Like many artists, when they reached a certain age, they both barely left their studio respectively in Giverny and New York, where they made some of their most ambitious works, such as the Water Lilies or part of the Cells, late in their career.

But let's get straight to the point and simply note that by spreading of the Water Lilies on the entire wall of the Orangerie's oval room, Monet had anticipated one of the challenges of modern and then contemporary art, namely the expansion of the art piece in the exhibit space, the passage from object to space. In this sense, perhaps Rothko was the painter who pushed further this idea of total immersion in colour with his monumental canvases and his famous chapel project in Houston (1971). Likewise, Bourgeois' work is exemplary, since, spanning almost a century, it evolved dramatically as the limits of conventional art changed. However, it would be inappropriate and simplified to present Bourgeois' work exclusively along this spectrum of a search for the objectivation and setting in space; although part of it evolved in this direction, it was also a consequence of the need to project a complex mental universe outside. In the continuity of the Cells, we can also mention the work of Joseph Beuys and, in particular, his lead room ("Hinter dem Knochen wird gezählt - Schmerzraum", 1983) or the house of Jean-Pierre Raynaud, in which he worked 20 years (1974-1993).

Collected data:
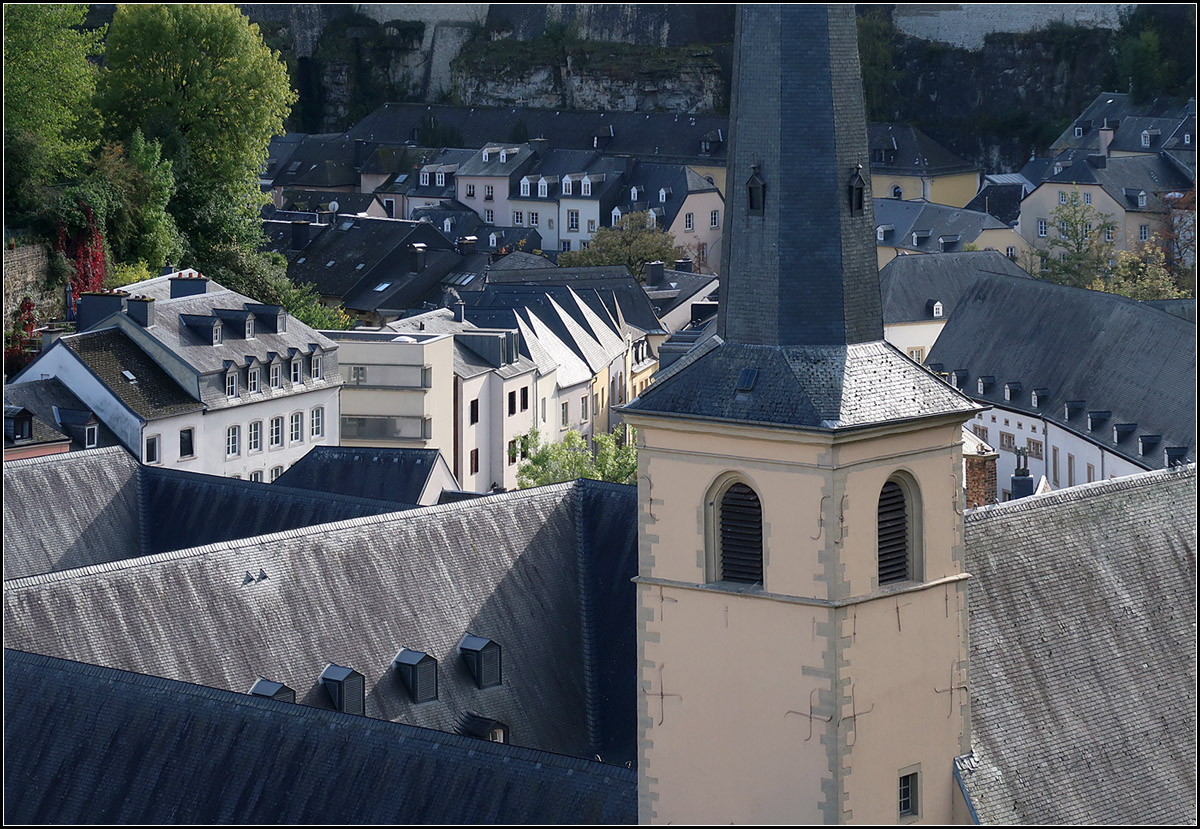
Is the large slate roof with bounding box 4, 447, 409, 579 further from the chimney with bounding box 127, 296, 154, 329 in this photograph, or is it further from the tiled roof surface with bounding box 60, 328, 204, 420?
the chimney with bounding box 127, 296, 154, 329

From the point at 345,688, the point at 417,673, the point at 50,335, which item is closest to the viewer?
the point at 345,688

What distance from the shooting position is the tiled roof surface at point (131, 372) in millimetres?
68625

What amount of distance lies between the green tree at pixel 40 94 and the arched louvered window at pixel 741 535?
56.7 m

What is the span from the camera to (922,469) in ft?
94.1

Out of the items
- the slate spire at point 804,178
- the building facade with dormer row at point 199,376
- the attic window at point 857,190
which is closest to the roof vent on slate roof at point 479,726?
the slate spire at point 804,178

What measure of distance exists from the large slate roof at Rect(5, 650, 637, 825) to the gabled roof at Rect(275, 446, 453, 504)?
19.5 meters

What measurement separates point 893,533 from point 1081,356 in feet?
192

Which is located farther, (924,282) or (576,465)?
(924,282)

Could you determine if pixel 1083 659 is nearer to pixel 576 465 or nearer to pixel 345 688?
pixel 345 688

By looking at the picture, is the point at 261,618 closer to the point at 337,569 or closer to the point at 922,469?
the point at 337,569

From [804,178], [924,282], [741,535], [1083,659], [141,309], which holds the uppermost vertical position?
[924,282]

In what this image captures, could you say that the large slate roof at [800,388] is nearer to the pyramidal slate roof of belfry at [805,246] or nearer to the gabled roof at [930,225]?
the pyramidal slate roof of belfry at [805,246]

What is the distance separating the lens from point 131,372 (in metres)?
69.4

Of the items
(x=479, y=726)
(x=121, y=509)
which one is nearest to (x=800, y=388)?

→ Exercise set:
a – Set down, word for word, the portion of the passage on Monet, Rothko and Bourgeois starting with "Like many artists, when" and going on through "in their career.".
b – In the passage on Monet, Rothko and Bourgeois, what year is given for Rothko's chapel project in Houston?

→ Answers by item:
a –
Like many artists, when they reached a certain age, they both barely left their studio respectively in Giverny and New York, where they made some of their most ambitious works, such as the Water Lilies or part of the Cells, late in their career.

b – 1971